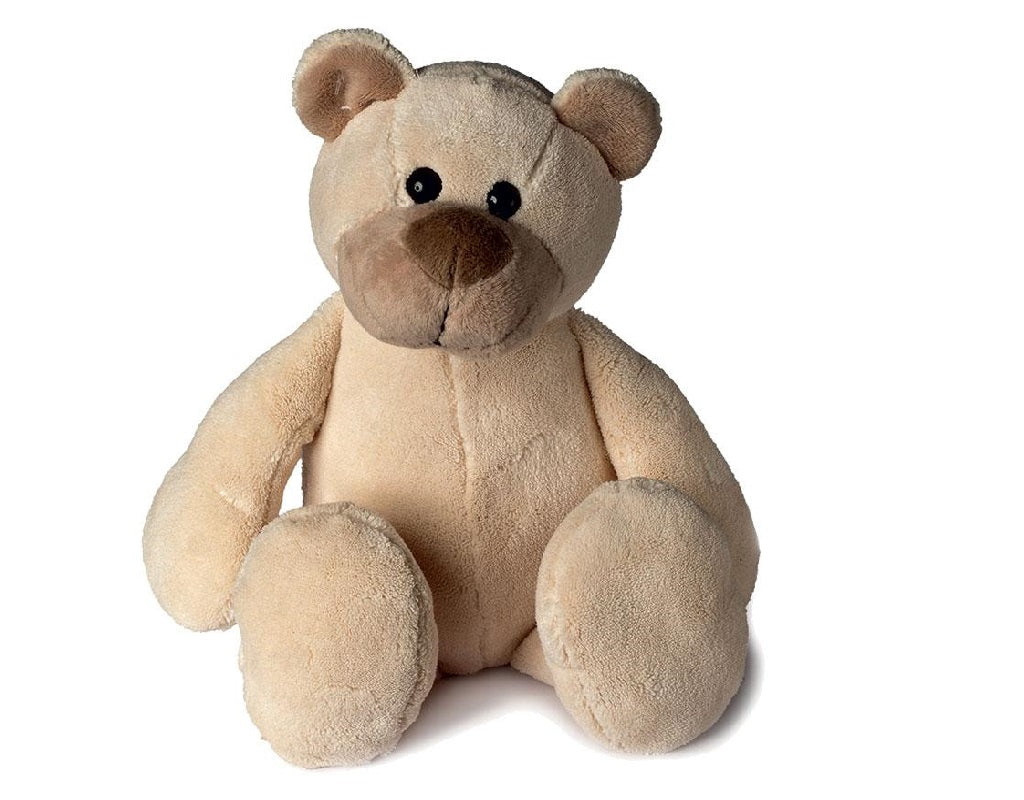 Peluche personnalisée cadeaux accueil hôtels
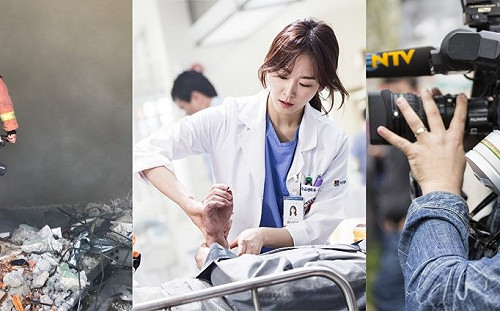 超商店員第6！網友心慌慌「20大最危險常見職業」　過勞、憂鬱還怕恐怖客上門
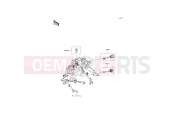 KAWASAKI 2015 Accessory(DC Output etc.)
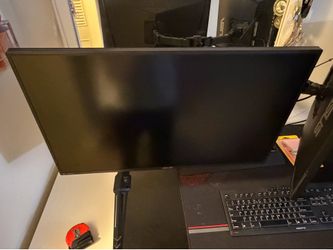 Asus 27’’ monitor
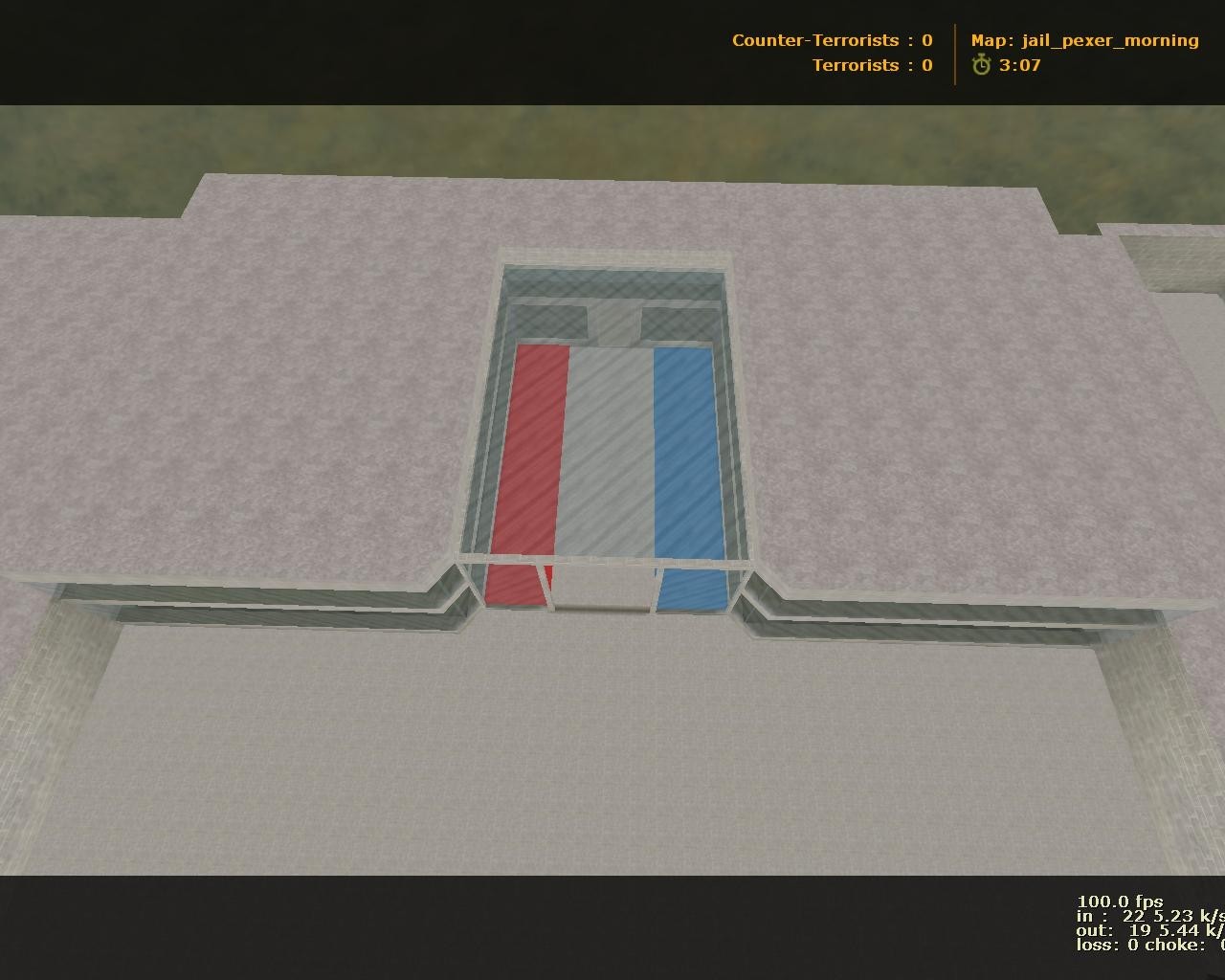 Download jail_pexer_morning - Screenshot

→ **Work instructions**
Nothing may be altered when you restate the records, but every picture must be dropped.

→ **Solution**
 Peluche personnalisée cadeaux accueil hôtels
 超商店員第6！網友心慌慌「20大最危險常見職業」　過勞、憂鬱還怕恐怖客上門
 KAWASAKI 2015 Accessory(DC Output etc.)
 Asus 27’’ monitor
 Download jail_pexer_morning - Screenshot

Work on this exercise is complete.